> [Records for this task]
————————
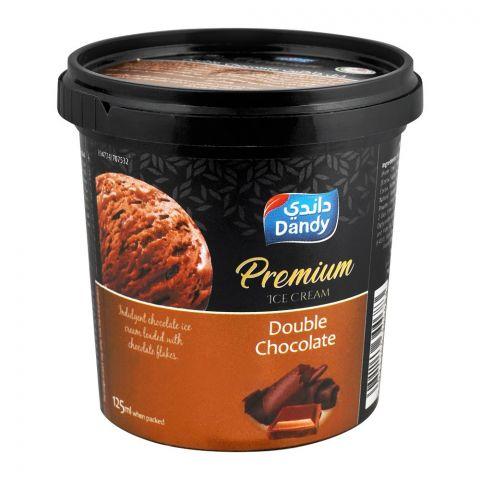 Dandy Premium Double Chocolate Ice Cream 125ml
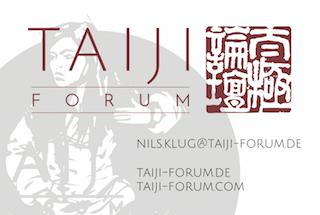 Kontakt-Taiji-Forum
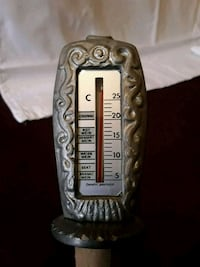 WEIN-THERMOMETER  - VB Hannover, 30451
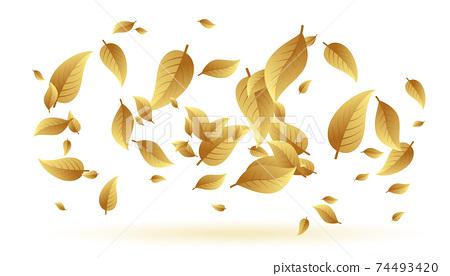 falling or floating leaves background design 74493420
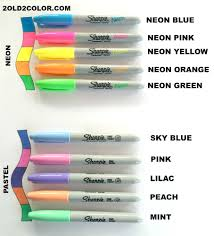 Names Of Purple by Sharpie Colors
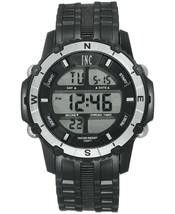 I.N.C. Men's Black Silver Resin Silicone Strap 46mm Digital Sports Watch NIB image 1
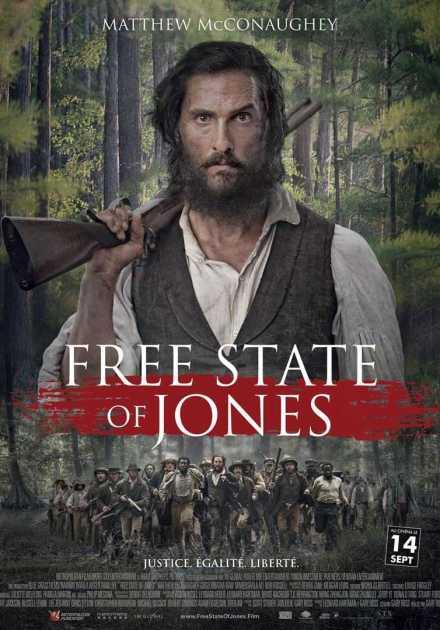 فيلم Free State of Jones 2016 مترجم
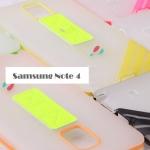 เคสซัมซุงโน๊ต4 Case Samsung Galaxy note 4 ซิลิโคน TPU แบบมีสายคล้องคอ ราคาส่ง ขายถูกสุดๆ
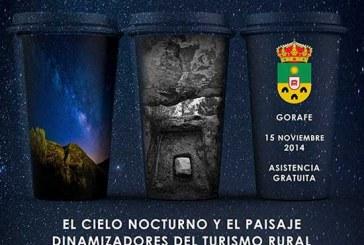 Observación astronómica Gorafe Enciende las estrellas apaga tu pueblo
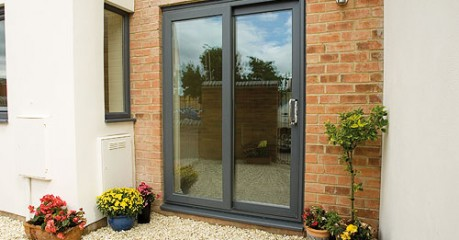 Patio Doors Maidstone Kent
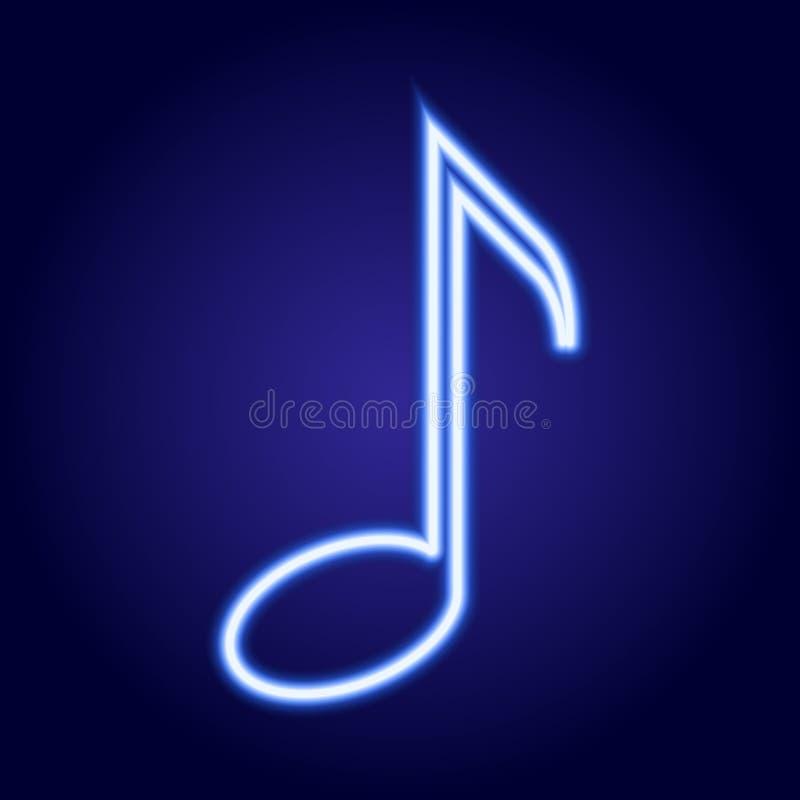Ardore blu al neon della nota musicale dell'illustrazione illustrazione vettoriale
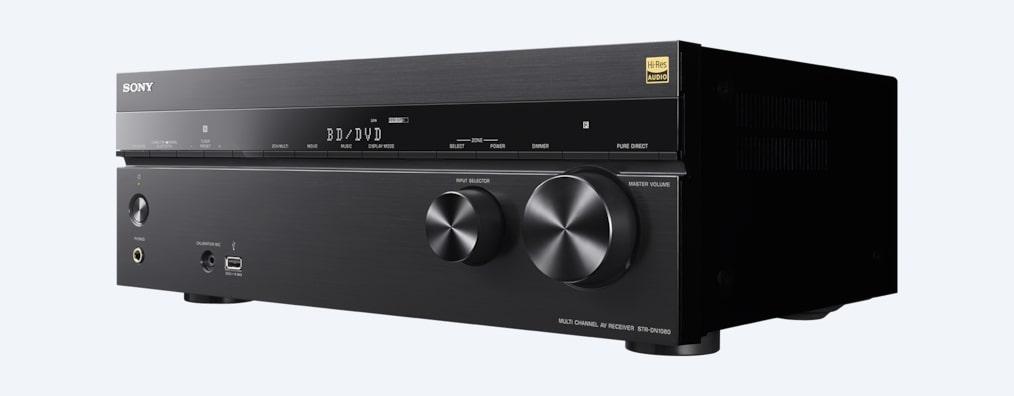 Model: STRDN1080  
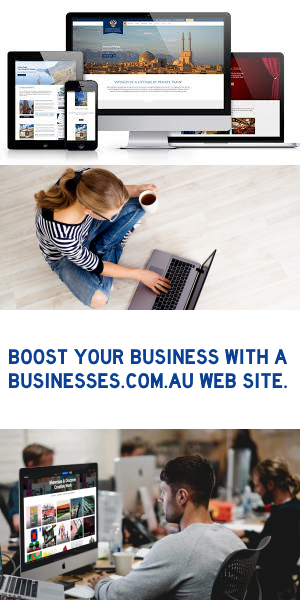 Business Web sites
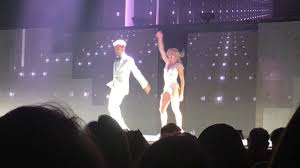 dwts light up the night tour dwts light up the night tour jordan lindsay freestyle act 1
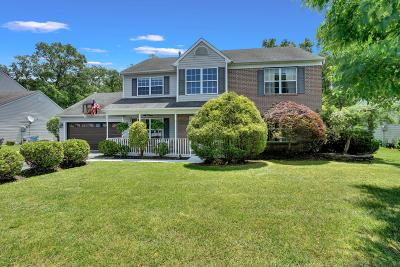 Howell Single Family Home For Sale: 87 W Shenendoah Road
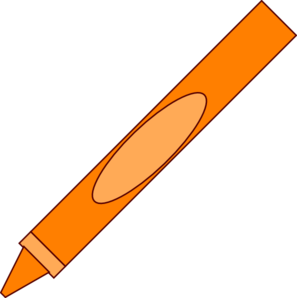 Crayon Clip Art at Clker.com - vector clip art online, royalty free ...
————————
> [Goal of the exercise] Send back the listing exactly as it stands. Do not include the pictures.

> [Reply to the task]
 Dandy Premium Double Chocolate Ice Cream 125ml
 Kontakt-Taiji-Forum
 WEIN-THERMOMETER  - VB Hannover, 30451
 falling or floating leaves background design 74493420
 Names Of Purple by Sharpie Colors
 I.N.C. Men's Black Silver Resin Silicone Strap 46mm Digital Sports Watch NIB image 1
 فيلم Free State of Jones 2016 مترجم
 เคสซัมซุงโน๊ต4 Case Samsung Galaxy note 4 ซิลิโคน TPU แบบมีสายคล้องคอ ราคาส่ง ขายถูกสุดๆ
 Observación astronómica Gorafe Enciende las estrellas apaga tu pueblo
 Patio Doors Maidstone Kent
Ardore blu al neon della nota musicale dell'illustrazione illustrazione vettoriale
 Model: STRDN1080  
 Business Web sites
 dwts light up the night tour dwts light up the night tour jordan lindsay freestyle act 1
 Howell Single Family Home For Sale: 87 W Shenendoah Road
 Crayon Clip Art at Clker.com - vector clip art online, royalty free ...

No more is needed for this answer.